What you have to do: From the listing below, retype exactly the line holding "Majestic Oak Posters", the line holding "Next-Level-Sailing-Whale-Watching_COVER.jpg", and the lines between them; skip everything else.

Dataset entries:
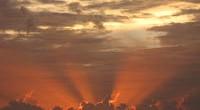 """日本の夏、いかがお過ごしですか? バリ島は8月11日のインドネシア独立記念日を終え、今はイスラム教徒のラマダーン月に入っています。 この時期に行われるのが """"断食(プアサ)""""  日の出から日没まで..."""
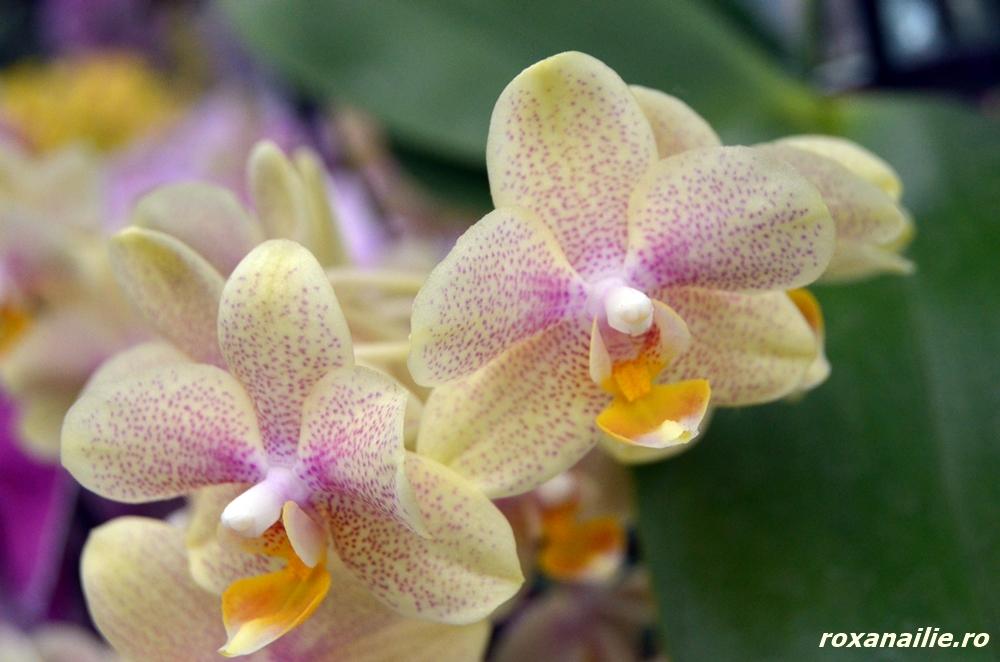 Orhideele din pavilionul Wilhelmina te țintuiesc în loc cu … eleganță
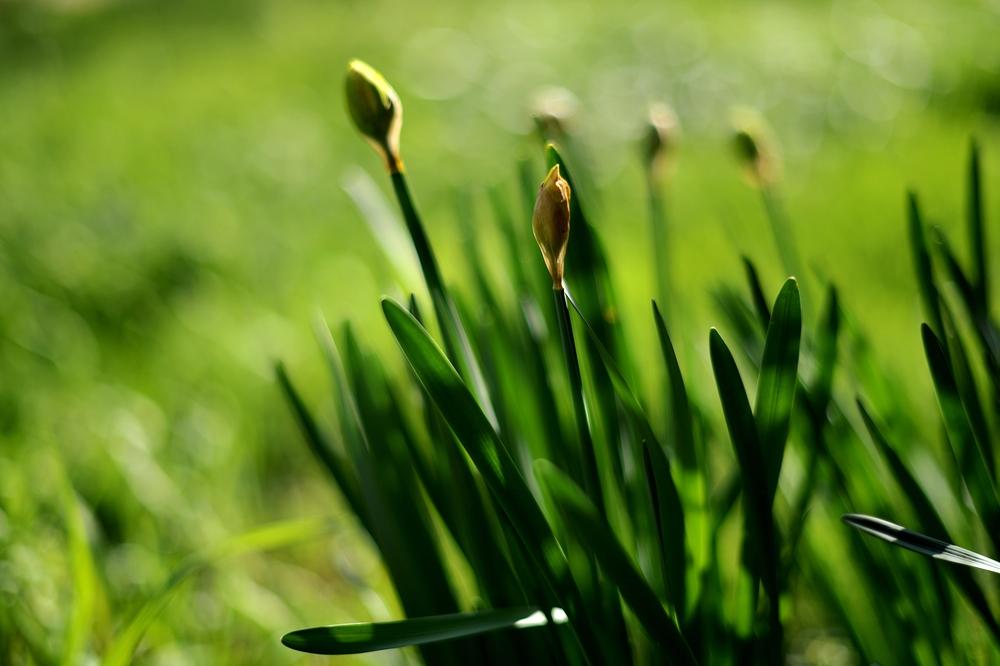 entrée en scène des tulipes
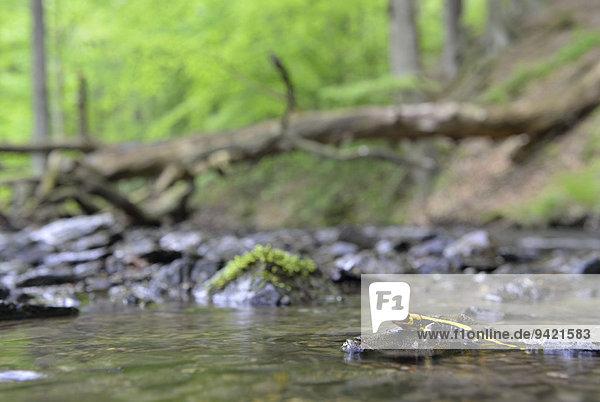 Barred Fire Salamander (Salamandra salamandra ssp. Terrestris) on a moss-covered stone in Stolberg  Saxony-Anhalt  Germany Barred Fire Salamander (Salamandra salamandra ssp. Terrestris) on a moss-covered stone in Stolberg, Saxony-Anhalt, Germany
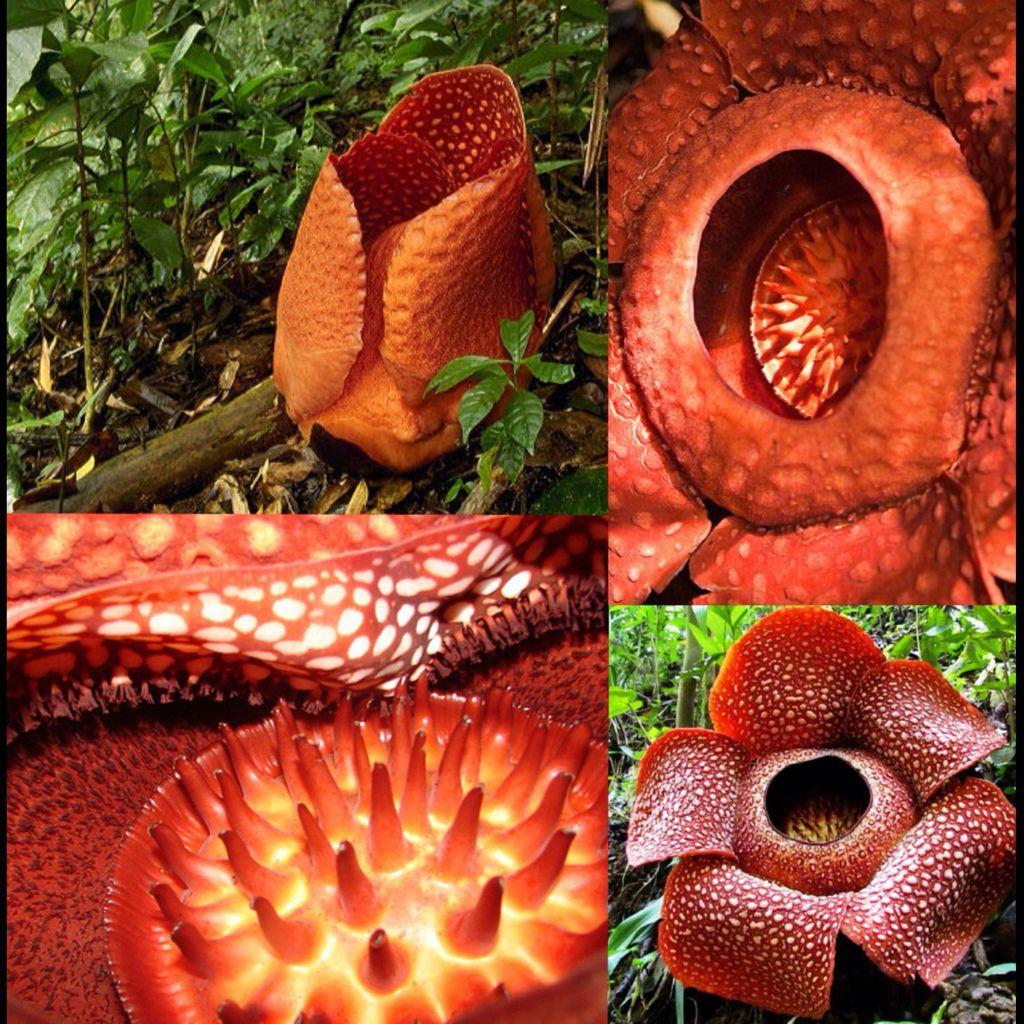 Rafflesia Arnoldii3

--

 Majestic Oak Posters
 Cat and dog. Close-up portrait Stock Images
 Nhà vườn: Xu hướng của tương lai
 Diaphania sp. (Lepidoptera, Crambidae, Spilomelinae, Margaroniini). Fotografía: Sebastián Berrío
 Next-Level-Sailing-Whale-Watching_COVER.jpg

==

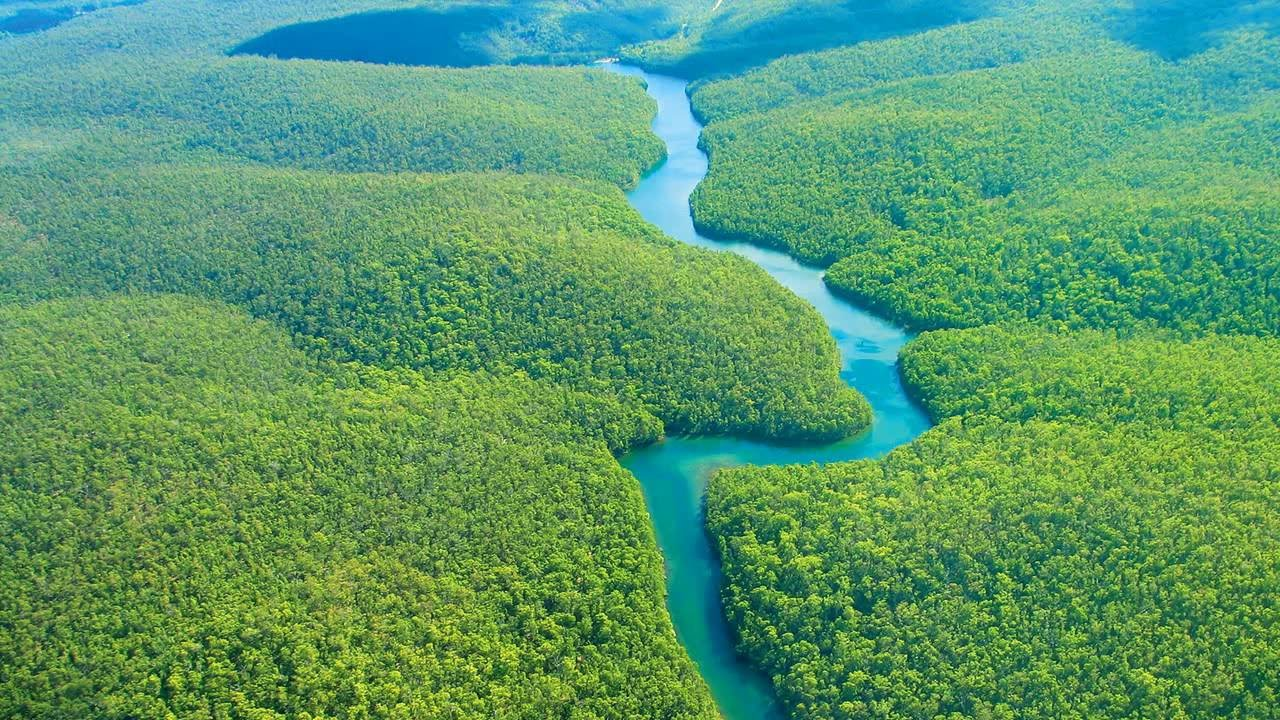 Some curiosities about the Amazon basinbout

Response:
 Majestic Oak Posters
 Cat and dog. Close-up portrait Stock Images
 Nhà vườn: Xu hướng của tương lai
 Diaphania sp. (Lepidoptera, Crambidae, Spilomelinae, Margaroniini). Fotografía: Sebastián Berrío
 Next-Level-Sailing-Whale-Watching_COVER.jpg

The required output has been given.